= Aim of the exercise =
In the passage about Absalom, what did Absalom order his servants to do after Joab twice refused to meet with him?

= Passage provided =
□ □ □ □ □ □ □
David recognizes that Joab arranged the woman's intervention but nevertheless authorizes Absalom's return to Jerusalem (14:18–23). He does not initially restore Absalom fully to court, ordering him to remain in his own house and prohibiting him from entering the royal presence (14:24). The following interlude describes Absalom's appearance, the periodic cutting and weighing of his hair, and his children (14:25–27). Jones interprets these details as contributing to Absalom's public image and anticipating the political support he later attracts.

=== Verse 27 ===
And to Absalom there were born three sons, and one daughter whose name was Tamar; she was a woman of beautiful appearance.
- "Three sons" (שְׁלֹשָׁה בָנִים): The boys' names are not given. English bishop Charles Ellicott argued that they may have died in infancy and used 2 Samuel 18:18 to support his claim:
Now Absalom, in his lifetime, had taken the pillar that is in the Valley of the King and set it up for himself; for he said, "I have no son to keep my name alive." He had named the pillar after himself, and it has been called Absalom's Monument to this day.

- "Tamar" (תָּמָר): Absalom's daughter is named after her paternal aunt, who is likewise introduced as beautiful in 2 Samuel 13:1. Some manuscripts of the Septuagint add that Absalom's daughter became the wife of Rehoboam, the last king of the united Kingdom of Israel, and the mother of Abijah of Judah. This addition is difficult to reconcile with the account in 1 Kings 15:2, which identifies Abijah's mother as Maacah, a daughter of Absalom; 2 Chronicles 11:20–22, which likewise identifies her as Maacah, a daughter of Absalom; and 2 Chronicles 13:2, which identifies her as Micaiah, a daughter of Uriel of Gibeah. The precise genealogy is therefore uncertain, and attempts to identify Tamar as the mother of Maacah or Micaiah remain reconstructions rather than information stated in the Masoretic Text.

==Absalom reconciled to David (14:28–33)==
After Absalom has lived in Jerusalem for two years without being allowed to speak to David, he summons Joab twice, but Joab refuses to meet with him. Absalom then orders his servants to set fire to Joab's barley field, compelling Joab to speak with David on his behalf (14:28–32). Joab conveys Absalom's appeal to David, after which Absalom is summoned before the king, prostrates himself, and receives a kiss from his father (14:33). The gesture marks their formal reconciliation and Absalom's restoration to the royal presence, though the narrative does not state that it resolves the underlying conflict between them.
□ □ □ □ □ □ □
= Given records =

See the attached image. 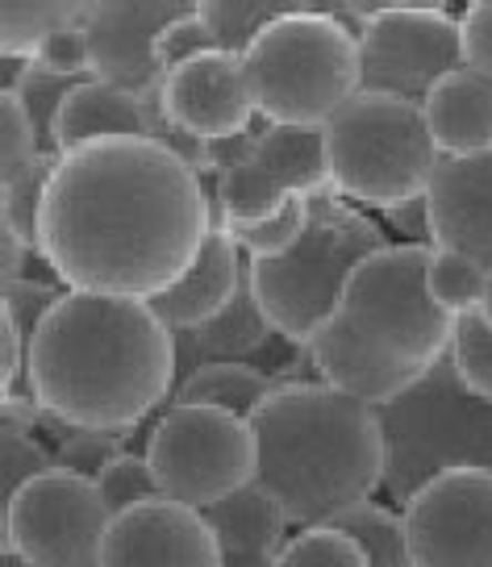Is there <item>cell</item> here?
I'll list each match as a JSON object with an SVG mask.
<instances>
[{
  "mask_svg": "<svg viewBox=\"0 0 492 567\" xmlns=\"http://www.w3.org/2000/svg\"><path fill=\"white\" fill-rule=\"evenodd\" d=\"M205 238V184L151 138H105L63 155L38 217V255L68 292L130 301L176 288Z\"/></svg>",
  "mask_w": 492,
  "mask_h": 567,
  "instance_id": "6da1fadb",
  "label": "cell"
},
{
  "mask_svg": "<svg viewBox=\"0 0 492 567\" xmlns=\"http://www.w3.org/2000/svg\"><path fill=\"white\" fill-rule=\"evenodd\" d=\"M176 389V334L151 301L68 292L30 342V392L75 430H134Z\"/></svg>",
  "mask_w": 492,
  "mask_h": 567,
  "instance_id": "7a4b0ae2",
  "label": "cell"
},
{
  "mask_svg": "<svg viewBox=\"0 0 492 567\" xmlns=\"http://www.w3.org/2000/svg\"><path fill=\"white\" fill-rule=\"evenodd\" d=\"M259 443L255 480L293 526H326L385 488L388 439L380 413L321 380L284 384L250 417Z\"/></svg>",
  "mask_w": 492,
  "mask_h": 567,
  "instance_id": "3957f363",
  "label": "cell"
},
{
  "mask_svg": "<svg viewBox=\"0 0 492 567\" xmlns=\"http://www.w3.org/2000/svg\"><path fill=\"white\" fill-rule=\"evenodd\" d=\"M255 109L267 125H321L363 89L359 38L335 9L300 4L264 25L243 51Z\"/></svg>",
  "mask_w": 492,
  "mask_h": 567,
  "instance_id": "277c9868",
  "label": "cell"
},
{
  "mask_svg": "<svg viewBox=\"0 0 492 567\" xmlns=\"http://www.w3.org/2000/svg\"><path fill=\"white\" fill-rule=\"evenodd\" d=\"M385 247L392 243L371 217L338 193H317L309 196V226L297 247L280 259H246V276L271 330L309 347L338 313L355 267Z\"/></svg>",
  "mask_w": 492,
  "mask_h": 567,
  "instance_id": "5b68a950",
  "label": "cell"
},
{
  "mask_svg": "<svg viewBox=\"0 0 492 567\" xmlns=\"http://www.w3.org/2000/svg\"><path fill=\"white\" fill-rule=\"evenodd\" d=\"M388 439L385 493L401 505L442 472H492V401L468 392L451 354L397 401L376 409Z\"/></svg>",
  "mask_w": 492,
  "mask_h": 567,
  "instance_id": "8992f818",
  "label": "cell"
},
{
  "mask_svg": "<svg viewBox=\"0 0 492 567\" xmlns=\"http://www.w3.org/2000/svg\"><path fill=\"white\" fill-rule=\"evenodd\" d=\"M326 151L335 193L380 213L422 200L442 163L426 109L385 92H355L326 122Z\"/></svg>",
  "mask_w": 492,
  "mask_h": 567,
  "instance_id": "52a82bcc",
  "label": "cell"
},
{
  "mask_svg": "<svg viewBox=\"0 0 492 567\" xmlns=\"http://www.w3.org/2000/svg\"><path fill=\"white\" fill-rule=\"evenodd\" d=\"M430 259H434V247H413V243H392L376 250L371 259L355 267L338 305V318L371 351L418 375L451 354V334H455V318L430 297V284H426Z\"/></svg>",
  "mask_w": 492,
  "mask_h": 567,
  "instance_id": "ba28073f",
  "label": "cell"
},
{
  "mask_svg": "<svg viewBox=\"0 0 492 567\" xmlns=\"http://www.w3.org/2000/svg\"><path fill=\"white\" fill-rule=\"evenodd\" d=\"M146 463L158 493L193 509H209L255 484L259 443L246 417L217 405H167L146 430Z\"/></svg>",
  "mask_w": 492,
  "mask_h": 567,
  "instance_id": "9c48e42d",
  "label": "cell"
},
{
  "mask_svg": "<svg viewBox=\"0 0 492 567\" xmlns=\"http://www.w3.org/2000/svg\"><path fill=\"white\" fill-rule=\"evenodd\" d=\"M109 526L113 514L96 480L63 467L30 480L9 505H0L4 550L30 567H101Z\"/></svg>",
  "mask_w": 492,
  "mask_h": 567,
  "instance_id": "30bf717a",
  "label": "cell"
},
{
  "mask_svg": "<svg viewBox=\"0 0 492 567\" xmlns=\"http://www.w3.org/2000/svg\"><path fill=\"white\" fill-rule=\"evenodd\" d=\"M363 89L426 105V96L463 63V18L442 4H371L359 30Z\"/></svg>",
  "mask_w": 492,
  "mask_h": 567,
  "instance_id": "8fae6325",
  "label": "cell"
},
{
  "mask_svg": "<svg viewBox=\"0 0 492 567\" xmlns=\"http://www.w3.org/2000/svg\"><path fill=\"white\" fill-rule=\"evenodd\" d=\"M401 514L413 567H492V472H442Z\"/></svg>",
  "mask_w": 492,
  "mask_h": 567,
  "instance_id": "7c38bea8",
  "label": "cell"
},
{
  "mask_svg": "<svg viewBox=\"0 0 492 567\" xmlns=\"http://www.w3.org/2000/svg\"><path fill=\"white\" fill-rule=\"evenodd\" d=\"M213 184V196L222 200L229 221H264L280 213L288 196L335 193L326 125H264L255 155Z\"/></svg>",
  "mask_w": 492,
  "mask_h": 567,
  "instance_id": "4fadbf2b",
  "label": "cell"
},
{
  "mask_svg": "<svg viewBox=\"0 0 492 567\" xmlns=\"http://www.w3.org/2000/svg\"><path fill=\"white\" fill-rule=\"evenodd\" d=\"M101 567H222V547L201 509L158 496L113 517Z\"/></svg>",
  "mask_w": 492,
  "mask_h": 567,
  "instance_id": "5bb4252c",
  "label": "cell"
},
{
  "mask_svg": "<svg viewBox=\"0 0 492 567\" xmlns=\"http://www.w3.org/2000/svg\"><path fill=\"white\" fill-rule=\"evenodd\" d=\"M163 105L180 130L201 142H222L255 130V96L246 84L243 54L209 51L163 80Z\"/></svg>",
  "mask_w": 492,
  "mask_h": 567,
  "instance_id": "9a60e30c",
  "label": "cell"
},
{
  "mask_svg": "<svg viewBox=\"0 0 492 567\" xmlns=\"http://www.w3.org/2000/svg\"><path fill=\"white\" fill-rule=\"evenodd\" d=\"M196 4L155 0V4H89L84 30L92 42V75L125 92H151L163 84L155 63V38L163 25L193 13Z\"/></svg>",
  "mask_w": 492,
  "mask_h": 567,
  "instance_id": "2e32d148",
  "label": "cell"
},
{
  "mask_svg": "<svg viewBox=\"0 0 492 567\" xmlns=\"http://www.w3.org/2000/svg\"><path fill=\"white\" fill-rule=\"evenodd\" d=\"M430 247L468 255L492 271V151L442 155L426 188Z\"/></svg>",
  "mask_w": 492,
  "mask_h": 567,
  "instance_id": "e0dca14e",
  "label": "cell"
},
{
  "mask_svg": "<svg viewBox=\"0 0 492 567\" xmlns=\"http://www.w3.org/2000/svg\"><path fill=\"white\" fill-rule=\"evenodd\" d=\"M243 276H246V255L234 243V234H229V217L222 209V200L209 196V238H205L201 259H196L193 271L176 288H167L163 297H155L151 309H155L158 321L172 334L176 330H196V326L213 321L238 297Z\"/></svg>",
  "mask_w": 492,
  "mask_h": 567,
  "instance_id": "ac0fdd59",
  "label": "cell"
},
{
  "mask_svg": "<svg viewBox=\"0 0 492 567\" xmlns=\"http://www.w3.org/2000/svg\"><path fill=\"white\" fill-rule=\"evenodd\" d=\"M309 351H314V368L321 384L347 392V396H355V401H363L371 409L397 401L418 380H426V375L409 372L401 363H388L385 354L371 351L338 313L321 326V334L309 342Z\"/></svg>",
  "mask_w": 492,
  "mask_h": 567,
  "instance_id": "d6986e66",
  "label": "cell"
},
{
  "mask_svg": "<svg viewBox=\"0 0 492 567\" xmlns=\"http://www.w3.org/2000/svg\"><path fill=\"white\" fill-rule=\"evenodd\" d=\"M209 522L213 538L222 547V567H276L284 550V530L288 514L264 484H246L226 501H217L209 509H201Z\"/></svg>",
  "mask_w": 492,
  "mask_h": 567,
  "instance_id": "ffe728a7",
  "label": "cell"
},
{
  "mask_svg": "<svg viewBox=\"0 0 492 567\" xmlns=\"http://www.w3.org/2000/svg\"><path fill=\"white\" fill-rule=\"evenodd\" d=\"M276 338L264 305L250 288V276H243L238 297L213 321L196 330H176V384L188 380L205 363H250Z\"/></svg>",
  "mask_w": 492,
  "mask_h": 567,
  "instance_id": "44dd1931",
  "label": "cell"
},
{
  "mask_svg": "<svg viewBox=\"0 0 492 567\" xmlns=\"http://www.w3.org/2000/svg\"><path fill=\"white\" fill-rule=\"evenodd\" d=\"M426 122L442 155H484L492 151V80L459 68L426 96Z\"/></svg>",
  "mask_w": 492,
  "mask_h": 567,
  "instance_id": "7402d4cb",
  "label": "cell"
},
{
  "mask_svg": "<svg viewBox=\"0 0 492 567\" xmlns=\"http://www.w3.org/2000/svg\"><path fill=\"white\" fill-rule=\"evenodd\" d=\"M105 138H146V113H142L139 92H125L92 75L71 92L63 113H59L54 146H59V155H71L89 142Z\"/></svg>",
  "mask_w": 492,
  "mask_h": 567,
  "instance_id": "603a6c76",
  "label": "cell"
},
{
  "mask_svg": "<svg viewBox=\"0 0 492 567\" xmlns=\"http://www.w3.org/2000/svg\"><path fill=\"white\" fill-rule=\"evenodd\" d=\"M276 389H284L280 380L259 372L255 363H205L188 380H180L167 396V405H217L250 422Z\"/></svg>",
  "mask_w": 492,
  "mask_h": 567,
  "instance_id": "cb8c5ba5",
  "label": "cell"
},
{
  "mask_svg": "<svg viewBox=\"0 0 492 567\" xmlns=\"http://www.w3.org/2000/svg\"><path fill=\"white\" fill-rule=\"evenodd\" d=\"M89 4H4L0 9V59H30L34 63L38 51L51 42L59 30L84 25Z\"/></svg>",
  "mask_w": 492,
  "mask_h": 567,
  "instance_id": "d4e9b609",
  "label": "cell"
},
{
  "mask_svg": "<svg viewBox=\"0 0 492 567\" xmlns=\"http://www.w3.org/2000/svg\"><path fill=\"white\" fill-rule=\"evenodd\" d=\"M330 526L351 534L359 550L368 555V567H413V550H409V530H404V514L392 505H351L347 514H338Z\"/></svg>",
  "mask_w": 492,
  "mask_h": 567,
  "instance_id": "484cf974",
  "label": "cell"
},
{
  "mask_svg": "<svg viewBox=\"0 0 492 567\" xmlns=\"http://www.w3.org/2000/svg\"><path fill=\"white\" fill-rule=\"evenodd\" d=\"M426 284H430V297L451 318H463V313H480L484 292H489V267L468 255H455V250H434Z\"/></svg>",
  "mask_w": 492,
  "mask_h": 567,
  "instance_id": "4316f807",
  "label": "cell"
},
{
  "mask_svg": "<svg viewBox=\"0 0 492 567\" xmlns=\"http://www.w3.org/2000/svg\"><path fill=\"white\" fill-rule=\"evenodd\" d=\"M305 226H309V196H288L280 213L264 221H229V234L246 259H280L300 243Z\"/></svg>",
  "mask_w": 492,
  "mask_h": 567,
  "instance_id": "83f0119b",
  "label": "cell"
},
{
  "mask_svg": "<svg viewBox=\"0 0 492 567\" xmlns=\"http://www.w3.org/2000/svg\"><path fill=\"white\" fill-rule=\"evenodd\" d=\"M47 159H51V155L42 151L38 130H34V122L25 117L21 101L13 92H0V188L34 176Z\"/></svg>",
  "mask_w": 492,
  "mask_h": 567,
  "instance_id": "f1b7e54d",
  "label": "cell"
},
{
  "mask_svg": "<svg viewBox=\"0 0 492 567\" xmlns=\"http://www.w3.org/2000/svg\"><path fill=\"white\" fill-rule=\"evenodd\" d=\"M80 84H84V80H68V75L42 71L34 63V68L21 75L18 89H13V96H18L21 109H25V117L34 122L38 142H42L47 155H59V146H54V125H59V113L68 105V96L80 89Z\"/></svg>",
  "mask_w": 492,
  "mask_h": 567,
  "instance_id": "f546056e",
  "label": "cell"
},
{
  "mask_svg": "<svg viewBox=\"0 0 492 567\" xmlns=\"http://www.w3.org/2000/svg\"><path fill=\"white\" fill-rule=\"evenodd\" d=\"M276 567H368V555L359 550L351 534L338 526H305L284 543Z\"/></svg>",
  "mask_w": 492,
  "mask_h": 567,
  "instance_id": "4dcf8cb0",
  "label": "cell"
},
{
  "mask_svg": "<svg viewBox=\"0 0 492 567\" xmlns=\"http://www.w3.org/2000/svg\"><path fill=\"white\" fill-rule=\"evenodd\" d=\"M54 472V451L42 446L30 430L4 425L0 430V505H9L30 480Z\"/></svg>",
  "mask_w": 492,
  "mask_h": 567,
  "instance_id": "1f68e13d",
  "label": "cell"
},
{
  "mask_svg": "<svg viewBox=\"0 0 492 567\" xmlns=\"http://www.w3.org/2000/svg\"><path fill=\"white\" fill-rule=\"evenodd\" d=\"M196 9H201L205 21L213 25V34H217V42H222V51L243 54L264 25H271L276 18L293 13V9H300V4H276V0H264V4H217V0H205V4H196Z\"/></svg>",
  "mask_w": 492,
  "mask_h": 567,
  "instance_id": "d6a6232c",
  "label": "cell"
},
{
  "mask_svg": "<svg viewBox=\"0 0 492 567\" xmlns=\"http://www.w3.org/2000/svg\"><path fill=\"white\" fill-rule=\"evenodd\" d=\"M134 434H139V425L134 430H71L68 439L54 446V467L96 480L117 455L130 451Z\"/></svg>",
  "mask_w": 492,
  "mask_h": 567,
  "instance_id": "836d02e7",
  "label": "cell"
},
{
  "mask_svg": "<svg viewBox=\"0 0 492 567\" xmlns=\"http://www.w3.org/2000/svg\"><path fill=\"white\" fill-rule=\"evenodd\" d=\"M451 363H455L459 380L468 384V392L492 401V326L480 318V313H463V318H455Z\"/></svg>",
  "mask_w": 492,
  "mask_h": 567,
  "instance_id": "e575fe53",
  "label": "cell"
},
{
  "mask_svg": "<svg viewBox=\"0 0 492 567\" xmlns=\"http://www.w3.org/2000/svg\"><path fill=\"white\" fill-rule=\"evenodd\" d=\"M96 488L105 496L109 514L117 517L125 509H134V505H146V501H158V480L151 472V463L146 455H134V451H125L117 460L109 463L105 472L96 476Z\"/></svg>",
  "mask_w": 492,
  "mask_h": 567,
  "instance_id": "d590c367",
  "label": "cell"
},
{
  "mask_svg": "<svg viewBox=\"0 0 492 567\" xmlns=\"http://www.w3.org/2000/svg\"><path fill=\"white\" fill-rule=\"evenodd\" d=\"M209 51H222V42H217V34H213V25L205 21L201 9L176 18L172 25H163V34L155 38V63L163 71V80Z\"/></svg>",
  "mask_w": 492,
  "mask_h": 567,
  "instance_id": "8d00e7d4",
  "label": "cell"
},
{
  "mask_svg": "<svg viewBox=\"0 0 492 567\" xmlns=\"http://www.w3.org/2000/svg\"><path fill=\"white\" fill-rule=\"evenodd\" d=\"M68 292H63L59 280H34V276H25V280L4 284V326H13L21 342H34L38 326L47 321V313Z\"/></svg>",
  "mask_w": 492,
  "mask_h": 567,
  "instance_id": "74e56055",
  "label": "cell"
},
{
  "mask_svg": "<svg viewBox=\"0 0 492 567\" xmlns=\"http://www.w3.org/2000/svg\"><path fill=\"white\" fill-rule=\"evenodd\" d=\"M42 71H54V75H68V80H92V42L84 25H71V30H59V34L38 51L34 59Z\"/></svg>",
  "mask_w": 492,
  "mask_h": 567,
  "instance_id": "f35d334b",
  "label": "cell"
},
{
  "mask_svg": "<svg viewBox=\"0 0 492 567\" xmlns=\"http://www.w3.org/2000/svg\"><path fill=\"white\" fill-rule=\"evenodd\" d=\"M463 63L492 80V0H475L463 13Z\"/></svg>",
  "mask_w": 492,
  "mask_h": 567,
  "instance_id": "ab89813d",
  "label": "cell"
},
{
  "mask_svg": "<svg viewBox=\"0 0 492 567\" xmlns=\"http://www.w3.org/2000/svg\"><path fill=\"white\" fill-rule=\"evenodd\" d=\"M388 226L401 234L404 243H413V247H430V205L422 200H404V205H392L385 209Z\"/></svg>",
  "mask_w": 492,
  "mask_h": 567,
  "instance_id": "60d3db41",
  "label": "cell"
},
{
  "mask_svg": "<svg viewBox=\"0 0 492 567\" xmlns=\"http://www.w3.org/2000/svg\"><path fill=\"white\" fill-rule=\"evenodd\" d=\"M0 417H4V425H18V430L34 434L42 425V405L34 401V392H9V396H0Z\"/></svg>",
  "mask_w": 492,
  "mask_h": 567,
  "instance_id": "b9f144b4",
  "label": "cell"
},
{
  "mask_svg": "<svg viewBox=\"0 0 492 567\" xmlns=\"http://www.w3.org/2000/svg\"><path fill=\"white\" fill-rule=\"evenodd\" d=\"M0 247H4V271H0V280H4V284L25 280V259H30V255H38V250L25 247L18 234L9 230V226H0ZM38 259H42V255H38Z\"/></svg>",
  "mask_w": 492,
  "mask_h": 567,
  "instance_id": "7bdbcfd3",
  "label": "cell"
},
{
  "mask_svg": "<svg viewBox=\"0 0 492 567\" xmlns=\"http://www.w3.org/2000/svg\"><path fill=\"white\" fill-rule=\"evenodd\" d=\"M480 318L492 326V271H489V292H484V305H480Z\"/></svg>",
  "mask_w": 492,
  "mask_h": 567,
  "instance_id": "ee69618b",
  "label": "cell"
}]
</instances>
□ □ □ □ □ □ □
= Reply =
He ordered them to set fire to Joab's barley field.